#### Goals:
A) Can you transcribe the net worth update word for word, starting with "Our electric bill" and going on through "way of Amazon."?
B) Would you pick up the monthly debt and net worth update after its last sentence and carry it forward?

#### Extract provided:
As of April 9, 2013, we are $469,922.50 in debt (that includes the mortgage). Without the mortgage, we’re at $45,405.71 in debt. This includes credit cards, student loans, lines of credit and an auto loan. We currently have $924,691.81 in assets (including our house). Our retirement accounts are at $279,886.34. Our Net Worth is $454,769.31 (includes house and mortgage), down from $455,341.70 last month (0.13% decrease).
Our overall net worth decreased a little this month as I updated our car values through KBB. My car lost about 5k in value (considering it’s a 2012 model, I think that’s pretty good), while our house lost some value as well – according to Zillow anyway. I realize that it’s not perfect, but it should be in the ballpark, and we have no intentions of selling the house anytime soon, so I’m too lazy to run the comparables 🙂
Our retirement accounts did OK this month (up 1.77%); I changed my withholding to 5% in a 401(k) and 1% in a 401(k) Roth account, since we make too much to contribute to a Roth otherwise. It lets us hedge our bets on taxes in retirement. But we’ve evened out our new paychecks, so I have a better idea of how much money is coming in.
Our electric bill has increased by about $40-$50/mth to run the humidifier, but we think it’s worth it, so we’ll keep paying it. And it’s almost 85F here today, so we’ve had the heat pump turned off the last 3 days and the windows open. We probably won’t turn on the heat part of the system again until next season. Once humidity levels start to climb though, the A/C will be on.
I got rid of a lot of things to goodwill, and not making too many. Most of what I have left on Amazon are Japanese language items, which will likely sell better towards the beginning of the school semester, so not too many things leaving by way of Amazon.
Dad had an extra paycheck in March, so I was able to really pay down some of our debt. And I filed an FSA claim for Daughter Person’s daycare and got a nice fat check for about $1400 to put towards debt payment as well.

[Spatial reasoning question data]
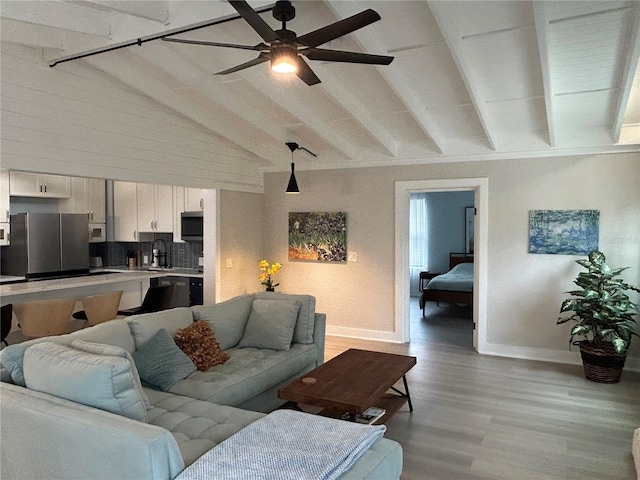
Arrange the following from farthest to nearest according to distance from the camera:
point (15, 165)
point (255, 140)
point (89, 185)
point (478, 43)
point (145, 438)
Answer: point (89, 185) → point (255, 140) → point (15, 165) → point (478, 43) → point (145, 438)

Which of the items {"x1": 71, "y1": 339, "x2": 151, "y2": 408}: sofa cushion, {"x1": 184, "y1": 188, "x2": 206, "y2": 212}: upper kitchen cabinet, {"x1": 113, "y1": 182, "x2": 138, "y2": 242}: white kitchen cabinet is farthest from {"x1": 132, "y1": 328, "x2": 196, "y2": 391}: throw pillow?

#### Task-by-task results:
A)
Our electric bill has increased by about $40-$50/mth to run the humidifier, but we think it’s worth it, so we’ll keep paying it. And it’s almost 85F here today, so we’ve had the heat pump turned off the last 3 days and the windows open. We probably won’t turn on the heat part of the system again until next season. Once humidity levels start to climb though, the A/C will be on.
I got rid of a lot of things to goodwill, and not making too many. Most of what I have left on Amazon are Japanese language items, which will likely sell better towards the beginning of the school semester, so not too many things leaving by way of Amazon.

B)
I also sent more money to Chase – I think they’re skirting the new CARD rules on applying payments to the highest interest rate balance first. The annual fee and interest end up being charged at the stated interest rate of 12.99%. You’re supposed to overpay the minimum for them to apply it to the highest interest – I did last month, but not enough to make sure (only rounded up to $100 from a min payment of $96). This month, I paid $100 + the balance at that rate: $93.70, so I expect that balance to be gone on the next statement – and if it isn’t, I’m going to be making some phone calls.
We’re really close to paying off our line of credit, and I’m most definitely getting excited at the prospect. It will be paid off in May, and then one of the student loans is next on the target list.
Debt (in the order we’re paying it down):
- Line of credit (8.75%): $1,300 (-4,600.00)
- Student loans (aggregated 6.55%): $13,766.70 (-0) <- auto-debit hasn’t happened yet
- Chase (4.99% for life): $6,449.01 (-167.39)
- Car loan (0%): $23,970.00 (-490.00)
- Mortgage (4.125%): $424,516.79 (-635.44)
Total paid off in March: $5,892.83
Holy cow, those are some big numbers! If you don’t mind me asking, do you live in an expensive part of the world?
Thanks for sharing the numbers, I’l always fascinated to see how others live and play.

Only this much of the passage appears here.